The People's Self-Defense (Народная самооборона; Narodnaya samooborona) is a Russian anarchist organisation.

==History==
The organization emerged in 2013 as a result of the split of Autonomous Action, the largest Russian anarchist organization at the time. At the beginning it was called Autonomous Action (Social Revolutionary) (AD-SR; Автономное действие (социал-революционное); АД-СР; Avtonomnoye deystviye (sotsial-revolyutsionnoye), AD-SR), and in 2015 it was renamed "People's Self-Defense". One of its leaders was Svyatoslav Rechkalov.

The organization positions itself as a "non-partisan socio-political organization" and an anarchist media platform that publishes articles on anarchism and news about actions. It was also involved in protecting evicted residents in Moscow and in the fight against employers who do not pay salaries to workers.

A report received by RIA Novosti from law enforcement agencies says that from December 2017 to December 2018, supporters of People's Self-Defense carried out 247 "actions of an extremist nature" in 40 cities of Russia, including one terrorist act in Arkhangelsk, one fact of public justifications for terrorist activities and five cases of hooliganism and vandalism.

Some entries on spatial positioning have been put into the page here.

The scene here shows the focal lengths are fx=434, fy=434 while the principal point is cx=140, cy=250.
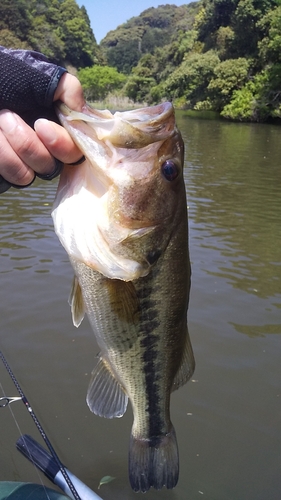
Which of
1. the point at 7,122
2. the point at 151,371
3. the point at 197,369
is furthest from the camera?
the point at 197,369

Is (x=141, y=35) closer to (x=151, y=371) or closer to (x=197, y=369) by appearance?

On March 14, 2018, Svyatoslav Rechkalov was detained for two days. According to him, he was beaten, tortured with electric shocks, demanding to reveal the names of other anarchists and to confess his involvement in their actions. After his release, Rechkalov received political asylum in France.

In September 2022, the Chelyabinsk Regional Court recognized the People's Self-Defense as a terrorist organization.